I am a fan of singletrack, singlespeeds, single women and single malt. Currently in Carbondale, CO Follow on Instagram @dirty_biker

12 Replies to “Tuesdays with Dirty: On Being a Cyclist”

  1. Knocked it out of the park!
    (Pity about your Presidential candidates, from where I’m sitting, it’s fucking scary)

  2. Well, I just got this to say about that.
    1) Any modern renaissance man is BOTH a roadie and a mountain biker. Duh. You can be like me, and be mediocre at both.
    2) Therefore, all bikes are cool. Road bikes are cool because they’re so fucking fast and perfectly efficient. Mountain bikes are cool because they go over anything, anywhere, any time.
    3) Cross-disciplinary examples abound. Any well-rounder snow-slider is BOTH a skier and a snowboarder. (And quite possibly a skate-skier.) Motorcycles are the same way. Any moto rider will tell you that all motos are cool. Squids think big, fat cruisers are cool, and fat, old white guys on H-Ds think squid bikes are cool. (All moto riders agree however, that scooters are not cool. No one can really explain scooters. Maybe you have to live in South Asia.)
    Rubber side down, brothers and sisters. See you out there.

  3. @Mikey,

    I’d have to disagree. I have five bicycles, ranging from vintage steel to modern carbon, across four disciplines MTB, CX, tour and road.
    I also have two motorcycles, one vintage street standard and a dual sport.
    I also have a 1970 Vespa Sprint 150 that’ll run 65mph flat out and hold its own in traffic. I get more props from squids, and Harley guys on my Vespa than I do on my RD350. Especially when I purposely blow traffic cameras with my questionable tags.
    Plus, no one parties like vintage scooter folk.

  4. Mr. Trog— Seen, brother. I was attempting to be humorous; I’m sorry if I missed the mark.
    Scooters are an urban thing, I think; that’s what I meant to imply with my ‘South Asia’ remark, places where owning a car is kind of stupid.
    I ride a squid bike and avoid going into town, preferring to howl around on the lonely roads out in the North Cascade foothills. Rubber side down, brother. See you out there.

  5. Gotta testify that Dirty walks the walk that brother talks!
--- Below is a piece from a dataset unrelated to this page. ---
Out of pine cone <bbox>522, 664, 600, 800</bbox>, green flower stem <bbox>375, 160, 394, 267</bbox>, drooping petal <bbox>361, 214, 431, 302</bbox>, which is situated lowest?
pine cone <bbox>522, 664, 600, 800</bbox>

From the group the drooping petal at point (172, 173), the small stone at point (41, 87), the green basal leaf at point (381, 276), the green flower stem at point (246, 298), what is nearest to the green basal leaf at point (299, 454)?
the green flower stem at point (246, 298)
Been following this site for years and saw DB at the grand opening of The Hub’s (and Pisgah Tavern) new digs in brevard NC. At first I was reluctant to introduce myself because I’m a 270 lb aging silverback that rides less cooler bikes that a lot of our tribe, can’t ride the mileage and pace that most folk, and generally don’t “look like a cyclist”. Long story short, finally said hello to DB and had one of the best bike conversations ever with a fellow cyclist. The man has a fire for human powered adventure that I envy. Great post and challenge Dirty Biker (YakMan, first of your name, protector of the realm….)!! ???
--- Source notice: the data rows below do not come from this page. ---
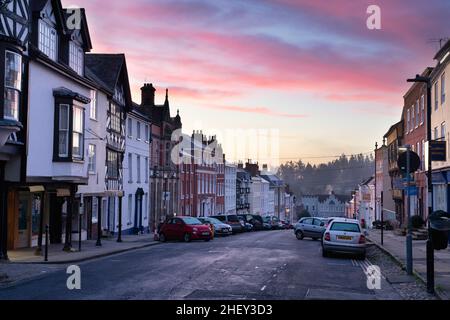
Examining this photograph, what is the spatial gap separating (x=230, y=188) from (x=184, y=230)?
5607 cm

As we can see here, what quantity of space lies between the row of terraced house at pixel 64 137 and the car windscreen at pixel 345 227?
37.9ft

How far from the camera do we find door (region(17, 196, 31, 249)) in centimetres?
2603

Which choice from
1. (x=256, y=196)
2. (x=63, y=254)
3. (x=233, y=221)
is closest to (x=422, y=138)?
(x=233, y=221)

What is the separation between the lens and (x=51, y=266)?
19.9 metres

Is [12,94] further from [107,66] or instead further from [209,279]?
[107,66]

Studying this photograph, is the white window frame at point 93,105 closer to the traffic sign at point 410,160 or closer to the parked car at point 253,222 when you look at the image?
the traffic sign at point 410,160

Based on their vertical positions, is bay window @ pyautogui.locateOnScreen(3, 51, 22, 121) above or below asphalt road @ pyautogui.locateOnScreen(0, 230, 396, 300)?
above

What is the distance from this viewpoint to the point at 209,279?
16.0 meters

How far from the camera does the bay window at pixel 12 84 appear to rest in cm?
1995

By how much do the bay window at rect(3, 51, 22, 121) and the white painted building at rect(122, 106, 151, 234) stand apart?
65.7 feet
  6. I like this. A lot!!! I used to play this same game with people at bars. I don’t want to talk about work. I like my job, but work is work. Let’s talk about something interesting.
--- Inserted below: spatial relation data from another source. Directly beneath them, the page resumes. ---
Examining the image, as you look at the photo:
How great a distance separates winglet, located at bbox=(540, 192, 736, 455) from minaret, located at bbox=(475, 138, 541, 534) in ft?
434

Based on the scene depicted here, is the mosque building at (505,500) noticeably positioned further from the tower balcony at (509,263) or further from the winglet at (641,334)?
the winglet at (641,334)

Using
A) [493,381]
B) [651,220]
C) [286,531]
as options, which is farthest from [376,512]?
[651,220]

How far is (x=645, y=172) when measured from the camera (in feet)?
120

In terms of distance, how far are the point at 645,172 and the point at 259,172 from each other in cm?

    I rode bikes as a kid, but nothing serious. I played DI college sports and was totally burned out afterwards. I HATED going to a gym, running is so boring. I was waiting for a bus to work one day and saw a person ride by. I have a bike. I can ride it to work. That was over a decade ago. I now have more bikes than I like to admit, ride to work daily, ride on the weekend, and ride road, cross, mtn. and commuting. I’ve given my wife a few bikes and gotten a few friends riding as well. That is something I’ve VERY proud of. I rarely use a car. And yes, I love to ride.

    I actually just had to blow up a shitty website I used to read things on when they had an article how people riding bikes to work are the worst. I let them know how I felt about that. And it was curtains on hanging out there too.

    The *only* type of cyclists I hate are those who make other cyclists less safe. I’m looking at you assholes on MUPs who stop abruptly, stop to take a cell phone pic, turn without looking/signalling, can’t steer is a straight line, etc. I DO NOT use MUPs for fast riding or training, but I still have no patience for clueless assholes. Pull off the trail to have a phone call or snap a photo. That goes for moms with strollers too. Do I stop in the middle of the road to fix a flat? NOPE. So don’t stop on my “road.”

    That is all. Riding a bike is fucking amazing. If I’m off for a day I feel weird. And star in envy at anyone I see riding.